Strona:Andrzej Strug-Pokolenie Marka Świdy.djvu/160

Ta strona została przepisana.

sypie i sypie wokoło. Otacza go obłoczek pyłu. W potwornem, rozmyślnem udręczeniu wciąż jeszcze nie staje się nic. A niechby raz... Gęba staje się czerwona, ale śmieje się cicho, martwo, jak zaskrzepła. Obca siła, wybuch podziemny podrywa Marka. W kilku skokach staje przed czerwoną twarzą. Patrzą na siebie przez sekundę. Chiński żołnierz jak małpa objął maszynę rękami i bosemi nogami. Patrzy ku niemu krwawą twarzą i zanosi się od śmiechu. Znieść tego niepodobna! Marek lufą francuskiego karabinka dotyka zalanego potem czoła. Śmiech nareszcie znika wraz z rozsadzoną twarzą. A teraz powraca to wciąż i dręczy.

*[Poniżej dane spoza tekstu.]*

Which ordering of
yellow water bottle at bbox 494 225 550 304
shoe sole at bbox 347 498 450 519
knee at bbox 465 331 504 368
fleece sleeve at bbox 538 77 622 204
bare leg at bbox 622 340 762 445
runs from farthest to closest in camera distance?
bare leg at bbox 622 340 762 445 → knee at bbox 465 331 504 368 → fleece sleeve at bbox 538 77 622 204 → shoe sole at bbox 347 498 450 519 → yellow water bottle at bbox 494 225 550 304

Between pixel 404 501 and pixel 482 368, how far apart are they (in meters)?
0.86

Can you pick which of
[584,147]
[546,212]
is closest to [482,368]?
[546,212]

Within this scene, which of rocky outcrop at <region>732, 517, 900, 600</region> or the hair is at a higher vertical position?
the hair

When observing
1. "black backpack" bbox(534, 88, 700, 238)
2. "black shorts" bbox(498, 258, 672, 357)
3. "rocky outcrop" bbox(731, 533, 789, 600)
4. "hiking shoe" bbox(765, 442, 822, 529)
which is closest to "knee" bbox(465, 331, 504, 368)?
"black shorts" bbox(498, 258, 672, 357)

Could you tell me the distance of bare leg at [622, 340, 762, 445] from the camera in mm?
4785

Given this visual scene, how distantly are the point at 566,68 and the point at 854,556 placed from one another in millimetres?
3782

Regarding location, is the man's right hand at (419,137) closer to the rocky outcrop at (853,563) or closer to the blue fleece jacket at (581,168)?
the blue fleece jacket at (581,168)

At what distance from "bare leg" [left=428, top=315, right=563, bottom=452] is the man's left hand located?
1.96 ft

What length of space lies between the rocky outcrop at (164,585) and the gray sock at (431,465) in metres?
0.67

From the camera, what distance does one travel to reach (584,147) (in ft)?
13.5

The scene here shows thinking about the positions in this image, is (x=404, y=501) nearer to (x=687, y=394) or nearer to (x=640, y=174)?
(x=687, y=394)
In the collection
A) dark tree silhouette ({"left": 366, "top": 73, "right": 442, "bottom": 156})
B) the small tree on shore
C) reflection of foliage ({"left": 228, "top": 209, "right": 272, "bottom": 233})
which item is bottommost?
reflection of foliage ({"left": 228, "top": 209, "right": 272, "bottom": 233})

Mówi łagodnie, powolutku dobry głos. Z namysłem, jakby w trudnym wysiłku.
— Niech będzie błogosławiony najazd, pożoga, zniszczenie! Błogosławiony rozlew młodej krwi... Łzy tysięcy matek... Potrzebne były wszystkie te nowe mogiły, co do jednej! Już ona nasza, nasza na wieki... Dopiero teraz posiedliśmy ojczyznę, bośmy ją obronili... Sami jedni, samotni na świecie w obliczu wroga... Nareszcie okupiona jest wolność w tem pokoleniu.
Głos słabł, ustawał, szeptał, zamilkł. W ciszy czyjś porywczy oddech, tłumione łkanie, niewyraźne, przez łzy, błagalne słowa.
— Nie płacz w godzinie szczęścia... Niema wyrazu dla ogromu naszej radości...
— Mężu... Mężu...
— Kto teraz śmie powiedzieć, że darowano nam wolność? Kto powie, że my niegodni?